Elezioni 2018, Roberto Fiore al comizio di Forza Nuova, Aitini: 'Contestazioni siano pacifiche'

Ieri sera il Tavolo Ordine e Sicurezza in Prefettura. L'assessore Aitini aveva chiesto di portarla fuori dal centro: "Bene la contro-manifestazione in Piazza Nettuno: sarà pacifica"

Foto di GD Valsamoggia

Roberto Fiore oggi sarà a Bologna ospite del comizio di Forza Nuova in Piazza Galvani. Una manifestazione che ha suscitato polemiche e timori per tensione che, alimentata anche dai fatti di Macerata degli scorsi giorni, potrebbe creare problemi di ordine pubblico, visto che sono state annunciate alcune contro-manifestazioni.
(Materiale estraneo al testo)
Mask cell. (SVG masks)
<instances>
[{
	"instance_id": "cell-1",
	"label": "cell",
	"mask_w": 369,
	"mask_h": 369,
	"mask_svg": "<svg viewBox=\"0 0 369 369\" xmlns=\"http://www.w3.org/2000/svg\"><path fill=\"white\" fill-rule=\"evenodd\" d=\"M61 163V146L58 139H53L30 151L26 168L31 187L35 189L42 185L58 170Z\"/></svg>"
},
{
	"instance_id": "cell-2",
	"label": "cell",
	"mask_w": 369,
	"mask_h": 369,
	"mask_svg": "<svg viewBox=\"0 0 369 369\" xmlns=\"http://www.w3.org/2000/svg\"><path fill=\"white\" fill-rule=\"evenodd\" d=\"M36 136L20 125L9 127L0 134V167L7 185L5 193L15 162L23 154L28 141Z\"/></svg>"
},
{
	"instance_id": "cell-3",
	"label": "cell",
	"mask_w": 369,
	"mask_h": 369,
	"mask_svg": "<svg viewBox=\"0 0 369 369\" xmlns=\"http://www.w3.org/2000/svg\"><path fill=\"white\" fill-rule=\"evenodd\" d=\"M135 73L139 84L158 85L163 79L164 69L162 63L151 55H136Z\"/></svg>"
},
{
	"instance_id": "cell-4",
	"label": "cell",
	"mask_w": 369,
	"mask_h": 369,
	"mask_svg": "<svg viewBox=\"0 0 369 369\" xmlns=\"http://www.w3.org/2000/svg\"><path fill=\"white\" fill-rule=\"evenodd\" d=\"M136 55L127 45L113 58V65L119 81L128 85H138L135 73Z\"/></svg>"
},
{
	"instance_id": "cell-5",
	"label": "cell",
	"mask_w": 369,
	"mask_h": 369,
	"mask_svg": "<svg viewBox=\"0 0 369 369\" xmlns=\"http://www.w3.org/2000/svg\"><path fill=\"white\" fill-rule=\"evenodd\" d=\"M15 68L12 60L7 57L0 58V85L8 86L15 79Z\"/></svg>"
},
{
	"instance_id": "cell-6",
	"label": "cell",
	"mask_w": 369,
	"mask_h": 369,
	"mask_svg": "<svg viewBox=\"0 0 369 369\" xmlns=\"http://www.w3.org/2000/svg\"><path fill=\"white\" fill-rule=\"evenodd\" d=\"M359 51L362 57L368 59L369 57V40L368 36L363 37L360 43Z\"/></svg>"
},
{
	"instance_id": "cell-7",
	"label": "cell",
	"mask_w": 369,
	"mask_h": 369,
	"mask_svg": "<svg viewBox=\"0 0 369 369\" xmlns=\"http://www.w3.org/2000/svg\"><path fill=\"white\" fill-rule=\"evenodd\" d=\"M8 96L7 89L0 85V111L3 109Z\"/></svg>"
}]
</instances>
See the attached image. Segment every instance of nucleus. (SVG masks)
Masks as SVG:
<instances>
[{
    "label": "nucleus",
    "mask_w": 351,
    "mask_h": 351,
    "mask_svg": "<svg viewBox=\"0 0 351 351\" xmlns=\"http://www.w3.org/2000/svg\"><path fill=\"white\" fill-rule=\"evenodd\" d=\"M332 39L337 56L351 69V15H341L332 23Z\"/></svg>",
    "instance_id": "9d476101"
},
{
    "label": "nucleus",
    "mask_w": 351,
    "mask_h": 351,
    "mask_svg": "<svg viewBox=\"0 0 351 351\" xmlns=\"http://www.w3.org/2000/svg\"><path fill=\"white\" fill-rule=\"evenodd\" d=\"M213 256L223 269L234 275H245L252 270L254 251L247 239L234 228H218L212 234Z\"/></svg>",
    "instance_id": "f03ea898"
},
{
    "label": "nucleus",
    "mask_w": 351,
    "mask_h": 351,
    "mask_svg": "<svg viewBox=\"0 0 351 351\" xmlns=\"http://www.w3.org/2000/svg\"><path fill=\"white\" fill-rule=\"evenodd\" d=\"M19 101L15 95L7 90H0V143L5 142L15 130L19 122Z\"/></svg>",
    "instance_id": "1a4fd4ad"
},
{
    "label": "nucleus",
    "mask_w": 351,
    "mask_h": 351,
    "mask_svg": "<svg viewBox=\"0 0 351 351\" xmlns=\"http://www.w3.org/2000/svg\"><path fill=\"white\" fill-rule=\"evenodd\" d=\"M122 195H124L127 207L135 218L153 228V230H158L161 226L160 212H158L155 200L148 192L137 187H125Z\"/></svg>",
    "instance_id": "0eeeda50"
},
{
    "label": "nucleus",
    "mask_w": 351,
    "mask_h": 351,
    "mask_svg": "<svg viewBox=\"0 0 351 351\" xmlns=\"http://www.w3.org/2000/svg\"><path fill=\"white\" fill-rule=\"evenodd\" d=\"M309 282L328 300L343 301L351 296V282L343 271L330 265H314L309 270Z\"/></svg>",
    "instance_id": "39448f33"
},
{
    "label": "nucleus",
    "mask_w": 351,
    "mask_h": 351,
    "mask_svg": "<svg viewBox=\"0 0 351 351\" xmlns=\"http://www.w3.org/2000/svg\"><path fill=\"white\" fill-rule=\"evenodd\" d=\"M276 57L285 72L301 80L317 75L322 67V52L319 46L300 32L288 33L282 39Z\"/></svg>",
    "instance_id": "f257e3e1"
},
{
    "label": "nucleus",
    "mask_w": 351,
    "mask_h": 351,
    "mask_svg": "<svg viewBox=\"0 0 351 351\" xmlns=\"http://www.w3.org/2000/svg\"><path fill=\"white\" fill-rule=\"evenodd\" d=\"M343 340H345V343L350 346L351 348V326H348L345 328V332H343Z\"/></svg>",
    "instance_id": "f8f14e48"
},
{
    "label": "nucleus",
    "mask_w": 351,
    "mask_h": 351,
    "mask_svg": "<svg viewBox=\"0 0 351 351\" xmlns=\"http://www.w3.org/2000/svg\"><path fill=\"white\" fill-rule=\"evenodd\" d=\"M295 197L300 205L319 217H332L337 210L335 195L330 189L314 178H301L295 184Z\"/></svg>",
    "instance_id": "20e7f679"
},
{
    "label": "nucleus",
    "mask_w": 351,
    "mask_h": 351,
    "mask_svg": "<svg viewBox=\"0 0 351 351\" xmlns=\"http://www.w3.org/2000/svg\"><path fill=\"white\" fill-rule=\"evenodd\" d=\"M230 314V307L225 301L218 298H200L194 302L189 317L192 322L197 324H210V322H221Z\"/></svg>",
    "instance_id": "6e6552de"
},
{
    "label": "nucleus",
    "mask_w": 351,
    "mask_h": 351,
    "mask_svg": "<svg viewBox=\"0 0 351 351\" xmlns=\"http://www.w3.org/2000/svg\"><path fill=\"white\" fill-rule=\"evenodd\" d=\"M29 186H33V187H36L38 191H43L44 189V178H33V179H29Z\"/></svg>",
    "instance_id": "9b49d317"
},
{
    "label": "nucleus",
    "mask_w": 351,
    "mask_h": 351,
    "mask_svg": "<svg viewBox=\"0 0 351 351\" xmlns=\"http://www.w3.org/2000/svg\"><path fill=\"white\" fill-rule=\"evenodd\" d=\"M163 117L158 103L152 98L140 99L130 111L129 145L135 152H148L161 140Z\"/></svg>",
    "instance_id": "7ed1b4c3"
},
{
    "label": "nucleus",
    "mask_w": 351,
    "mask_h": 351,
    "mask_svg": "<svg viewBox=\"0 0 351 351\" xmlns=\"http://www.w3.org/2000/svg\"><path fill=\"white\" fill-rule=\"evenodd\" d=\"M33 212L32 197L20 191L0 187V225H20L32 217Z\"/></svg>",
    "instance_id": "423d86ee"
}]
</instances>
Ed è stata proprio questa manifestazione (appuntamento alle 18) al centro di un incontro in Prefettura (avvenuto ieri sera) nel quale l'assessore alla sicurezza Alberto Aitini, anche per conto del sindaco Virginio Merola, ha chiesto di spostare il comizio in un luogo fuori dal centro storico della città: "Abbiamo avuto un tavolo sull'Ordine e la Sicurezza ad hoc. La manifestazione, essendo il partito candidato alle prossime Politiche - delucida il neo assessore - non si poteva annullare e la risposta alla richiesta di decentrarla è stata negativa, con la spiegazione che Piazza Galvani risulta essere un luogo consono per motivi di tipo tecnico". Il prefetto Matteo Piantedosi aveva ostentato ottimismo rispetto al clima, che è tipico di un periodo di campagna elettorale, ma non pesante al punto da creare degli allarmi. 

"Ho chiesto però di impedire, per quanto possibile - continua Aitini - che vengano pronunciate frasi che rimandano al Fascismo e qualora ciò dovesse avvenire mi auguro che le persone che le pronunciano vengano segnalate e punite severamente, visto l'apologia del Fascismo è reato. Sono contento che si stata organizzata da sindacati e Anpi una manifestazione pacifica in Piazza Nettuno e spero che sia partecipata. Farei un appello ai centri sociali, affinchè rimarchino un atteggiamneto pacifico, che è giusto mantenere per ribadire che Bologna tiene sempre alta la guardia antifascista". 

Sulla decisione del prefetto, ha detto la sua Piergiovanni Alleva, consigliere regionale l'Altra Emilia-Romagna: "Decisione che non ha nulla a che fare con la pretesa garanzia di libera espressione di ogni opinione politica, questo perché sia la nostra Costituzione sia anche le leggi ordinarie vietano sia l’apologia del fascismo sia le manifestazioni fasciste oltre naturalmente la sua ricostituzione. Il fascismo non è non potrà mai essere, fino a quando esisterà la nostra Costituzione democratica, un' opinione politica come le altre. Bisognerà dunque arrivare a mettere in chiaro che tutti coloro che intendono esercitare il diritto costituzionale alla libertà di manifestazione dovranno farlo previa dichiarazione scritta di antifascismo. Domani non potrò essere fisicamente in piazza Nettuno per impegni politici precedentemente presi ma sono accanto a tutti quelli che si opporranno democraticamente a questo insulto alla città Medaglia d' Oro della Resistenza".